Panama Patrol (20 March 1939)

Panama Patrol (20 March 1939)  

IMDb metadata is runtime of 1 hour and 7 minutes, rated 5.1/10.0  by 49 cinematizens 

Genre:  mystery

Verdict:  Oh hum

Stanley Banks before he retired and became the Father of the Bride heads the code breakers in DC whose main interest seems to be lunch.  Everyone has military ranks apart from the secretary whom Stanley aims to make Mother of the Bride just as soon as this case is over.  (Psst! Though a Mrs Ames is already on the scene.) Wait, what case is that?  The Coors Silver Bullets? No, then the fraternity brothers lost intent in right there. 

Some Asians are up to no good.  Before the code can be broken it has to be translated from the Kanji characters into Indiana English.  Every time the code breakers get a break the Asians get a fast-break ahead again.  How do the devils do it?  

Spoiler.  No red blooded, white skinned code breaker can read those chicken scratches so they hire off the street a translator named Arlie.  He comes and goes as he pleases in their top secret super hush-hush headquarters guarded by a watchman who cannot see over his open mouth on the rare occasions when he is awake. It turns out Arlie is one of the code makers and he doctors his translations to throw off the code breakers!  He disguises himself by wearing glasses. What a devil!

It takes the top notch code breakers an hour and several deaths to figure out that someone — who could it be? — is reading their mail even before they do: They of unmatched wisdom.  

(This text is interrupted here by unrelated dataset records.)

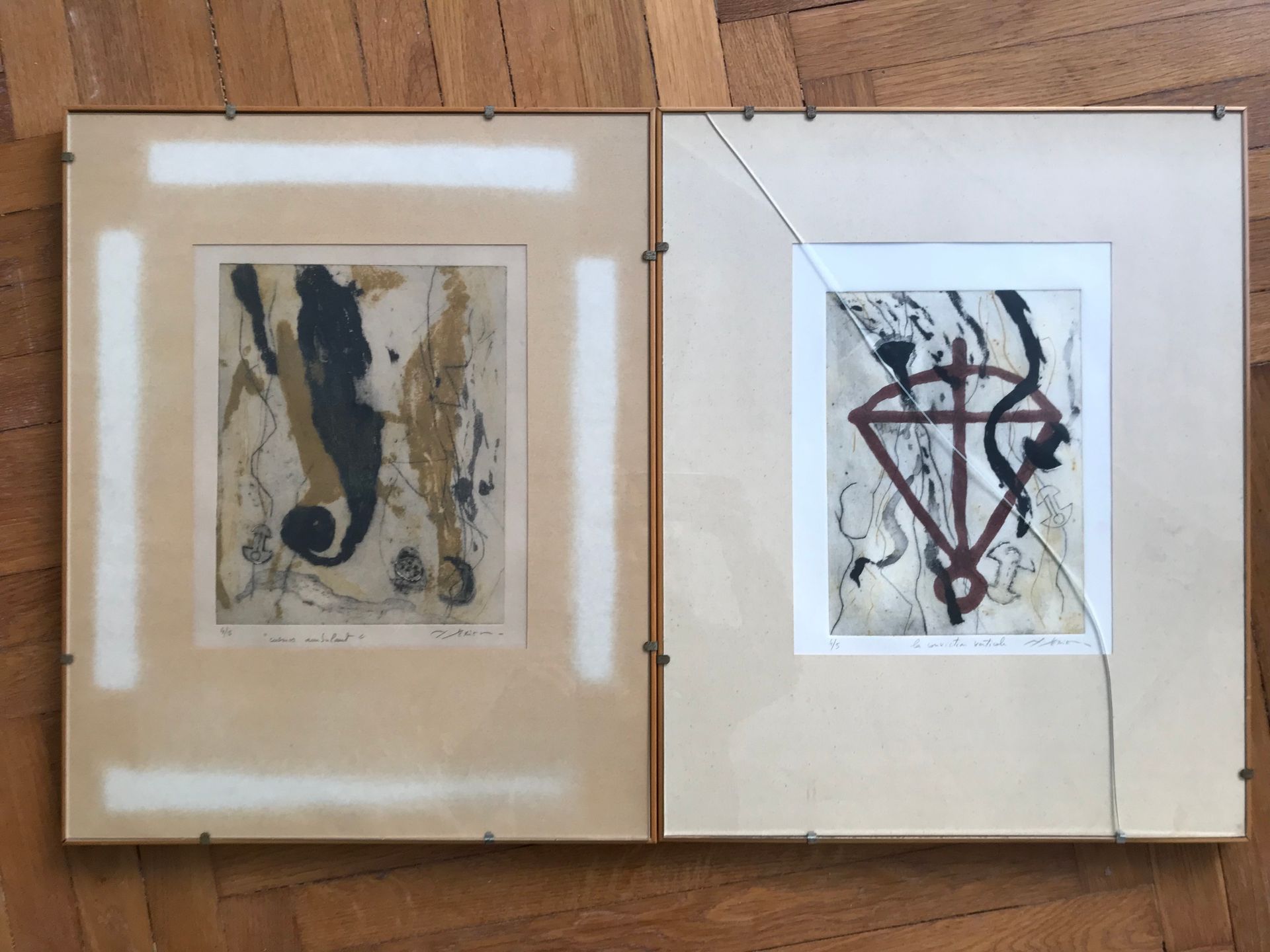 Null Richard TEXIER (1955) 
"行走的宇宙 "和 "垂直的信念 
一对蚀刻版画 
都有签名，标题，编号为4/5 
30 x 23厘米 &hellip;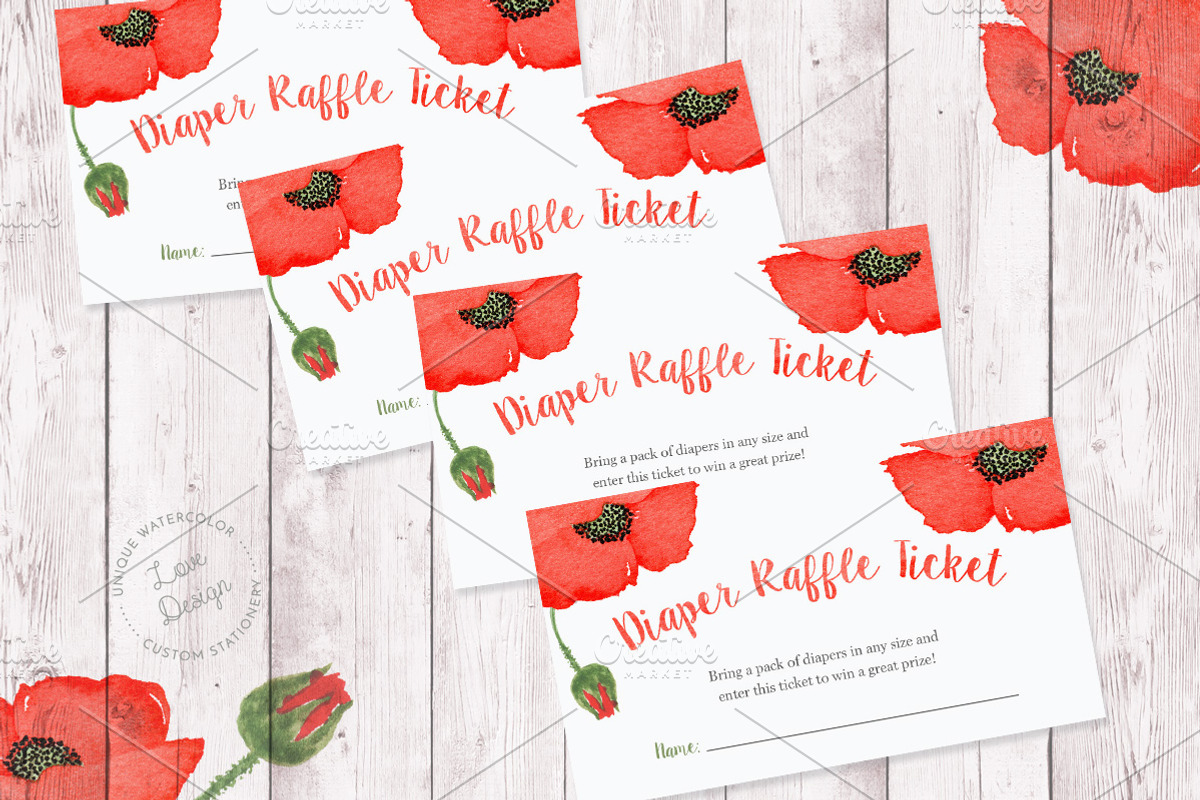 Watercolor Poppy Baby Shower Set, an Invitation Template by Love Design (Photo 4 of 5)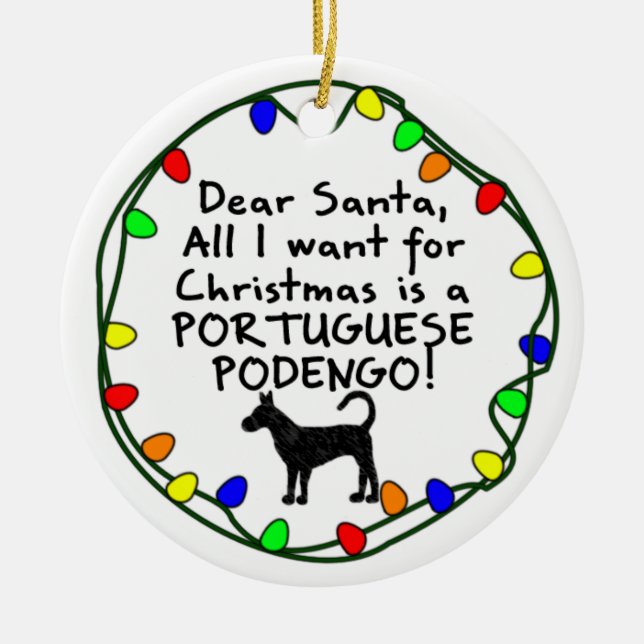 Adorno De Cerámica Estimado portugués Podengo de Santa (Frente)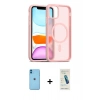 MARSİLYAN™- iPhone 11 Kılıf Siluet Minimal Prime - Şeffaf Pasifik Cam Ekran Koruyucu + Mavi Neon Fosforlu Kamera Lens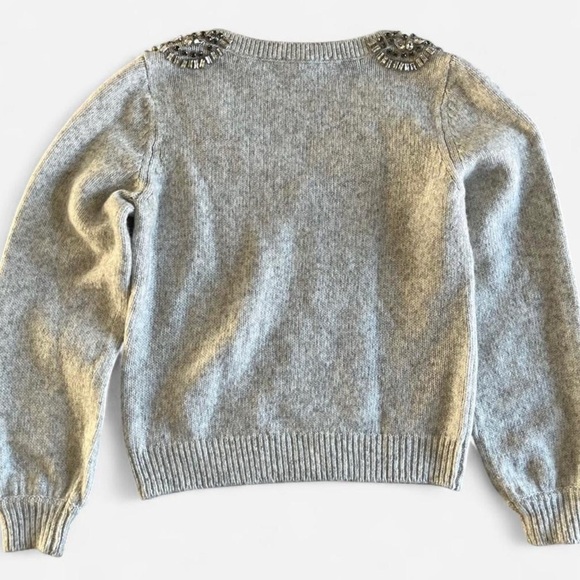 WHBM Embellished Rhinestone V-Neck Sweater Grey Sz Small - Picture 3 of 5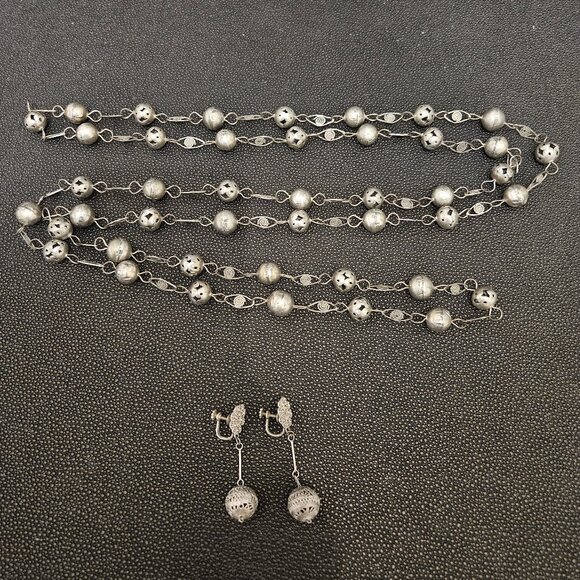 CANNETILLE FILIGREE BALL & LASSO WEDDING NECKLACE WITH MATCHING CLIP-ON EARRINGS - Picture 1 of 13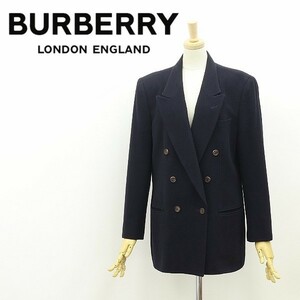 ヴィンテージ◆BURBERRYS バーバリー カシミヤ混 ウール ダブル ジャケット ダークネイビー 11AR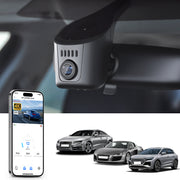 Mangoal rearview mirror built-in dash cam with smartphone app control, 4K Ultra HD recording, GPS tracking, and Audi-Black models in the background.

What is interesting is the romance between Arlie and fellow conspirator Lia (who is played by the aforementioned Mrs Ames).  The scenes between these two are genuinely touching and played superbly in this otherwise bland production from the brothers Warner.  I wanted to know more about Arlie and Lia, where they came from, how they met, what motivated them, what they hoped to achieve, where would they go in the future, what cellphone plan did they have?  So many questions. Gerald Mohr also does a nice turn as the traitorous Republican pilot.  

No such interest was sparked by Stanley and his crew.   There are, by the way, no scenes in Panama. In contrast see Charlie Chan in Panama (1942).

Some of the simis on the IMDb suppose the villains are Chinese.  Oh hum.  Japan had invaded China in 1937 and many Chinese got help and encouragement from Americans.  Much more likely the intention was to make the audience, if such there was, think they were Japanese, but nothing explicit was noticed by this auditor during occasional periods of attention.